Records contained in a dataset
******************************

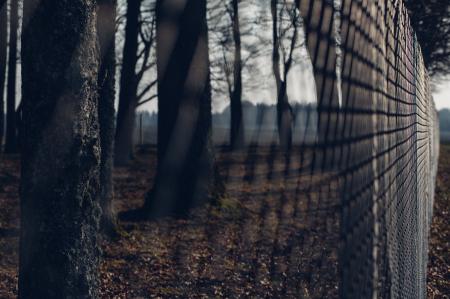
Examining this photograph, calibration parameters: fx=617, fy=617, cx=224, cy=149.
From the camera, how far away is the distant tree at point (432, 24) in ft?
46.4

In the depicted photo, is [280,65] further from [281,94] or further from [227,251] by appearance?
[227,251]


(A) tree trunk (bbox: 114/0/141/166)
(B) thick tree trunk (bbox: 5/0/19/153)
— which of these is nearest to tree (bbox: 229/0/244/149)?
(A) tree trunk (bbox: 114/0/141/166)

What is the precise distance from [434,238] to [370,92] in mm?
8801

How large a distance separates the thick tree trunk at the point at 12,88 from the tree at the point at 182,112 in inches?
433

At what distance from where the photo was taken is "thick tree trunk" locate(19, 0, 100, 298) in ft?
14.8

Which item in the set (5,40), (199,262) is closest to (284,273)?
(199,262)

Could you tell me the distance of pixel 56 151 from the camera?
4582 mm

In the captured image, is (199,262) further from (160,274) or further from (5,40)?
(5,40)

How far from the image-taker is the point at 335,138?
1872 mm

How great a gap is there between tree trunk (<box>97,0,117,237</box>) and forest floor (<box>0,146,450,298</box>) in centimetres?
38

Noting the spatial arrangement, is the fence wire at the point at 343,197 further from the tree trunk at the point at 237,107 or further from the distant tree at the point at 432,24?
the tree trunk at the point at 237,107

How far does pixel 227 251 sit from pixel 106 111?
2.51m

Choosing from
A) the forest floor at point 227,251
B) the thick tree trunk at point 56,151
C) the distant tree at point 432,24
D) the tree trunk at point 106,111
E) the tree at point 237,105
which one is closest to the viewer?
the thick tree trunk at point 56,151

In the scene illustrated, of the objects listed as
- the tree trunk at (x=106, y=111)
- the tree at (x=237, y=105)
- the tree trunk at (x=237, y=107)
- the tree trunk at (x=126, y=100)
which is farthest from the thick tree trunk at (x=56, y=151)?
the tree trunk at (x=237, y=107)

******************************

* Task brief:
Reproduce all of the lines above verbatim, omitting the pictures.

* Answer to this task:
Examining this photograph, calibration parameters: fx=617, fy=617, cx=224, cy=149.
From the camera, how far away is the distant tree at point (432, 24) in ft?
46.4

In the depicted photo, is [280,65] further from [281,94] or further from [227,251] by appearance?
[227,251]


(A) tree trunk (bbox: 114/0/141/166)
(B) thick tree trunk (bbox: 5/0/19/153)
— which of these is nearest to tree (bbox: 229/0/244/149)?
(A) tree trunk (bbox: 114/0/141/166)

What is the precise distance from [434,238] to [370,92] in mm?
8801

How large a distance separates the thick tree trunk at the point at 12,88 from the tree at the point at 182,112 in inches?
433

At what distance from where the photo was taken is "thick tree trunk" locate(19, 0, 100, 298) in ft?
14.8

Which item in the set (5,40), (199,262) is closest to (284,273)?
(199,262)

Could you tell me the distance of pixel 56 151 from the camera?
4582 mm

In the captured image, is (199,262) further from (160,274) or further from (5,40)?
(5,40)

How far from the image-taker is the point at 335,138?
1872 mm

How great a gap is there between tree trunk (<box>97,0,117,237</box>) and forest floor (<box>0,146,450,298</box>) in centimetres?
38

Noting the spatial arrangement, is the fence wire at the point at 343,197 further from the tree trunk at the point at 237,107 or further from the distant tree at the point at 432,24?
the tree trunk at the point at 237,107

How far does pixel 227 251 sit from pixel 106 111?
2.51m

Choosing from
A) the forest floor at point 227,251
B) the thick tree trunk at point 56,151
C) the distant tree at point 432,24
D) the tree trunk at point 106,111
E) the tree at point 237,105
which one is closest to the viewer?
the thick tree trunk at point 56,151

In the scene illustrated, of the objects listed as
- the tree trunk at (x=106, y=111)
- the tree at (x=237, y=105)
- the tree trunk at (x=237, y=107)
- the tree trunk at (x=126, y=100)
which is farthest from the thick tree trunk at (x=56, y=151)?
the tree trunk at (x=237, y=107)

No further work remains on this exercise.